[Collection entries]
--*--

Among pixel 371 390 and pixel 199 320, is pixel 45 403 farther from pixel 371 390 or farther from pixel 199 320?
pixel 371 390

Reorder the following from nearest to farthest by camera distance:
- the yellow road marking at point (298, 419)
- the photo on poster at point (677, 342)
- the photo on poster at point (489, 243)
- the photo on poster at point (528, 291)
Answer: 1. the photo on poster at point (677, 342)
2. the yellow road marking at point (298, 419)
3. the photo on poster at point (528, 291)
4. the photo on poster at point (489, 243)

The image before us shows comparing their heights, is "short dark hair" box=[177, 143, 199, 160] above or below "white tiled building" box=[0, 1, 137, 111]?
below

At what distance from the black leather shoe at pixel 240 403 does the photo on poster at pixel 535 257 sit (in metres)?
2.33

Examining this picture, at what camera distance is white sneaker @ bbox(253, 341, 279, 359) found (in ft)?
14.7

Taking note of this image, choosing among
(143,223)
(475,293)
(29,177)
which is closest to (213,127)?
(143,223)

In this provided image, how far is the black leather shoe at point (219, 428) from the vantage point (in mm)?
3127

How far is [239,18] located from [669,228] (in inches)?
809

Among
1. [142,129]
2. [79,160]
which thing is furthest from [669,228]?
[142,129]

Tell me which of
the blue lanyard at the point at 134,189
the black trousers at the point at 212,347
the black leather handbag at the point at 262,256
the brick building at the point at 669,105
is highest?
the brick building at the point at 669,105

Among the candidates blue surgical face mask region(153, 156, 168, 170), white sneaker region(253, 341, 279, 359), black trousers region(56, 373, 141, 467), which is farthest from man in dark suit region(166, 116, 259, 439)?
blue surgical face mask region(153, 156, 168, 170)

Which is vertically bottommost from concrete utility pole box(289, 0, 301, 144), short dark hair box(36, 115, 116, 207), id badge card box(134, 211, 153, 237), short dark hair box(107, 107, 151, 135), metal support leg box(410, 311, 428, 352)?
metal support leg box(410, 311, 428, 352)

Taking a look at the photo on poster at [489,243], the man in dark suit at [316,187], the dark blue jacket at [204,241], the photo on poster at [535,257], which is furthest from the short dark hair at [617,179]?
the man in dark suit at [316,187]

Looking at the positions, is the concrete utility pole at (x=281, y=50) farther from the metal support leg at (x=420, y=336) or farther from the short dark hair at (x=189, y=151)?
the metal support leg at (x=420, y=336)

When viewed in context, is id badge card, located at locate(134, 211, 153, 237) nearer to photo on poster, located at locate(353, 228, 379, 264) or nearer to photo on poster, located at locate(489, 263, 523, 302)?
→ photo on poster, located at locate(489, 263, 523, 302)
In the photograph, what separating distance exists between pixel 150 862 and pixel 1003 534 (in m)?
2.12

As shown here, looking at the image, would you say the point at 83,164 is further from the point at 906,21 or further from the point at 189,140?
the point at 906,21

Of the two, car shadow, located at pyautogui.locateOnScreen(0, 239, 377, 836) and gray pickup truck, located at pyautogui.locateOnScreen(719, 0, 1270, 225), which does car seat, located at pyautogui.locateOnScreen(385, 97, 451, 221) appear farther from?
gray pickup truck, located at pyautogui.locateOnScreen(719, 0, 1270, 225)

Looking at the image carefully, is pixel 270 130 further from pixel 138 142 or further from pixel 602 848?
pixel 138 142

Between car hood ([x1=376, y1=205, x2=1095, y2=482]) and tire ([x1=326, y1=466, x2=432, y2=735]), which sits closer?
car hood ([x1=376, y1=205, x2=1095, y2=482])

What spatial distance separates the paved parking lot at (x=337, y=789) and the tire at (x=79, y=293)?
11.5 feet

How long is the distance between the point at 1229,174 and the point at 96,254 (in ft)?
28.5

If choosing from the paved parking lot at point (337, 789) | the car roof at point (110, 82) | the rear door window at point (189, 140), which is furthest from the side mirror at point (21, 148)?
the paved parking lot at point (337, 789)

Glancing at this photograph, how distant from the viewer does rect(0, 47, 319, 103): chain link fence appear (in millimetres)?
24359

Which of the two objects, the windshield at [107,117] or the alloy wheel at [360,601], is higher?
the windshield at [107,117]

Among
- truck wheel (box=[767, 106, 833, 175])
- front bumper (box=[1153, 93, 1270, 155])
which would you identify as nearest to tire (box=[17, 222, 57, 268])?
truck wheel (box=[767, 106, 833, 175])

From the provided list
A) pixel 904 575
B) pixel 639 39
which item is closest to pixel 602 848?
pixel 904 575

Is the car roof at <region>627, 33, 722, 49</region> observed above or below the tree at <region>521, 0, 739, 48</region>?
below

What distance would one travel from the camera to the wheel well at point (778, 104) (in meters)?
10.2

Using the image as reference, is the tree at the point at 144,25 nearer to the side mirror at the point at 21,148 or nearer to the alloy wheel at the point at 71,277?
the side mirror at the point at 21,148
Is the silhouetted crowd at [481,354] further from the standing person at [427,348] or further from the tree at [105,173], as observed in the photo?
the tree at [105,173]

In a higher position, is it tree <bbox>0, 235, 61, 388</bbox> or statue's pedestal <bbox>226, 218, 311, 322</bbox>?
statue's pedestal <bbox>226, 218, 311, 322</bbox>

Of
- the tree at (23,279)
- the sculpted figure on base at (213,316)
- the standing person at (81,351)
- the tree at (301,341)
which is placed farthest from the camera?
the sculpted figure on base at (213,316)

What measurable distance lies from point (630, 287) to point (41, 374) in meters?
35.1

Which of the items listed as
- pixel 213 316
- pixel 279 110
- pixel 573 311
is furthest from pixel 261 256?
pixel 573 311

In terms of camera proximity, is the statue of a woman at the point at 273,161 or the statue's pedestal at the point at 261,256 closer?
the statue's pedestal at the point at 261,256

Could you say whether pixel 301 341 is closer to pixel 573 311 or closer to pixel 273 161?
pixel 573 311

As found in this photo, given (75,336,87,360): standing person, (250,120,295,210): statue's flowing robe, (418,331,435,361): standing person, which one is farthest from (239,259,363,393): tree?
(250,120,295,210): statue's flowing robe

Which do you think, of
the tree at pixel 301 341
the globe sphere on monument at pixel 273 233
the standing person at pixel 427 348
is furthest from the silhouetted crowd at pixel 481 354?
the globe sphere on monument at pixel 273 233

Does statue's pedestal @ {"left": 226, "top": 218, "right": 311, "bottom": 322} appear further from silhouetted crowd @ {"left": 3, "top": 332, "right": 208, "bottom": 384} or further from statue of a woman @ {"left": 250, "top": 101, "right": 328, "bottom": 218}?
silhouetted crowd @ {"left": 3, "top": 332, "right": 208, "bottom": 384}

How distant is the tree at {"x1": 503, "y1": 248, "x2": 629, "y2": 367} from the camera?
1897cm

--*--

# [SET TASK]
Begin at the line containing "Which do you think, of" and reproduce each line through the end of the records above.

# [TASK RESPONSE]
Which do you think, of
the tree at pixel 301 341
the globe sphere on monument at pixel 273 233
the standing person at pixel 427 348
is furthest from the silhouetted crowd at pixel 481 354?
the globe sphere on monument at pixel 273 233

Does statue's pedestal @ {"left": 226, "top": 218, "right": 311, "bottom": 322} appear further from silhouetted crowd @ {"left": 3, "top": 332, "right": 208, "bottom": 384} or further from statue of a woman @ {"left": 250, "top": 101, "right": 328, "bottom": 218}?
silhouetted crowd @ {"left": 3, "top": 332, "right": 208, "bottom": 384}

How distant is the tree at {"x1": 503, "y1": 248, "x2": 629, "y2": 367} from the camera?
1897cm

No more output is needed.